Having used Redhat and Fedora for many years, I went back Fedora as the choice for Linux installation. Many things had changed since my last (Fedora 12? ~2011) installation. It appears that Fedora is now installed via a live image, which is obtained as a DVD/bootable USB, which can be installed to your machine. Following the installation (which is a base system providing a graphical interface and some basic applications, additional packages (like the GCC compiler or gimp image editor etc) installations are directly from the Fedora Repositories.

This is fine - no point downloading several GB of pkgs that I'm never going to install. In selecting a desktop (rather than server based) live image, there is the option of several 'spins' which are typically providing a different base graphical/X desktop (Gnome vs KDE vs LXFE etc). For my needs, I needed that the live image provided easy means to access my media devices; automouting and presenting them on the desktop would the minimum. I tried the LXFE and other lightweight spins but they didn't appear to offer the automounting/presentation of my media - I'm fairly certain that these could be made to perform the tasks I required but the point was to make life easier for myself. And so, the Fedora 23 Mate-Compiz Desktop spin was the one chosen.

Using the live image on the HP Mini, an iPhone 6 and 4s (IOS 9.x and 7.x) and Nikon D800 (MTP) were all auto recognised and presented on the desktop, as well as full support for the HP Mini 210-3025sa hardware, such as the inbuilt SD/SDHC/SDxC card reader and the networking options of wireless/ethernet.

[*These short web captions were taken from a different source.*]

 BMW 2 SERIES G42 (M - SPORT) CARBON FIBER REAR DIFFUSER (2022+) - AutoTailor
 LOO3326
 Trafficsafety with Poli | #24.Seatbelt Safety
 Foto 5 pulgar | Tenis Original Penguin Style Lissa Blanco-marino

Further more and surprisingly all of the 'hotkeys' (brightness and volume up/down, mute, wifi on/off) functioned as expected straight out of the box. Great news.

So following a trouble free Fedora 23 installation onto the netbook, the HP Mini booted in a respectable ~55 seconds. The base installation left about 220GB storage available. This should be enough although replacing the disk with something like a 1Tb Toshiba MQ01abd100 2.5" 9.5mm drive for ~ 40GBP is also a future option.

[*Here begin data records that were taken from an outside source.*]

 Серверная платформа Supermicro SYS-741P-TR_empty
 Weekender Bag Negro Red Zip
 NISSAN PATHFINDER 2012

Finally, to configure the additional services for easier access and retrieval of media: Samba, NFS and (anonymous) ftp. These options were going to allow means to get files off the netbook onto my Windows desktop for CNX2. Ftp was installed as in previous testing, it was somewhat faster than using the drag and drop Samba mount - with only a 100Mbps ethernet (the 802.11b/g/n could give you a theoretical 600Mbps but I doubt it in a busy home network), I'll take all the speed I can get.

Overall, the impressions of the HP Mini 210-3025sa running Linux aren't bad - all the things that used to be a pain with Linux (various device/phone/camera support, as well as standard laptop functionality such as hibernation etc) have disappeared: there are even applications (like Darktable - a Lightroom-esque tool) that surprise me even further. The HP Mini does still suffer from the performance issues that essentially killed the netbook genre: using light web browsing is fine although some websites do push the machine to 100%, using gimp is slow but not painful. When comparing the HP Mini against a (heavy and largish) IBM T42 Pentium M 1.6Ghz single core with 1Gb RAM that was running an old Fedora installation, it was the much older IBM T42 that was snappier to use in general (web browsing and using multiple tasks). I would expect that as a storage manager, copying files from SD cards/over USB and then serving these files back out via Samba or FTP, these two machines would be probably the same.

In conclusion, using the HP Mini netbook as a storage manager for photos and media whilst traveling seems to fit this netbook well, especially for the price/weight/size ratio.